Stored items
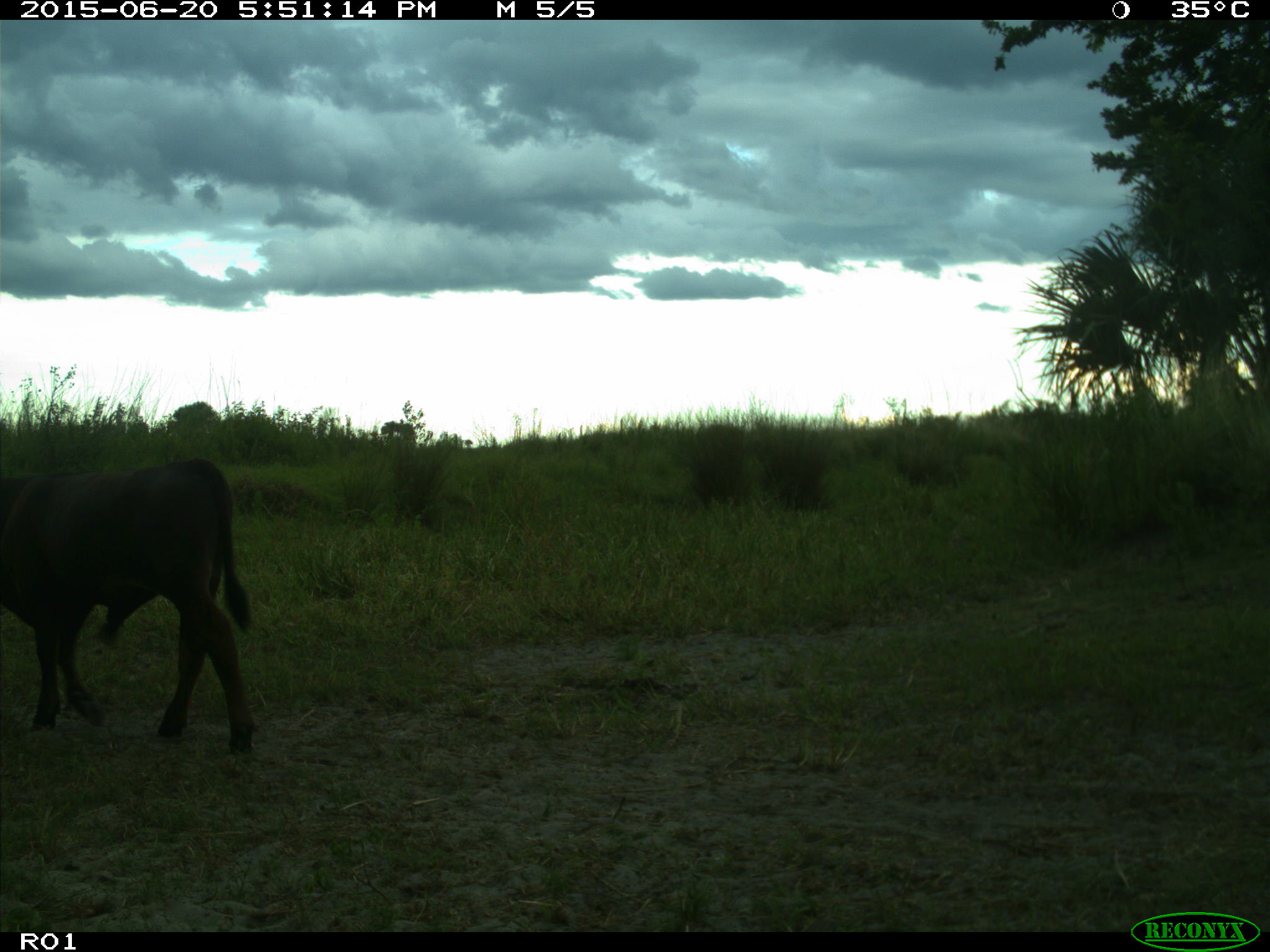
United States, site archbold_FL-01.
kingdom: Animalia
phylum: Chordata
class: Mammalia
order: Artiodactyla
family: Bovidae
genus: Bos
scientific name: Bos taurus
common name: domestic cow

PROBLEM
Return the lines beginning at the one that contains "phylum: Chordata" and continuing through the last line of the data, exactly as they stand and without any others.

WRITTEN RESPONSE
phylum: Chordata
class: Mammalia
order: Artiodactyla
family: Bovidae
genus: Bos
scientific name: Bos taurus
common name: domestic cow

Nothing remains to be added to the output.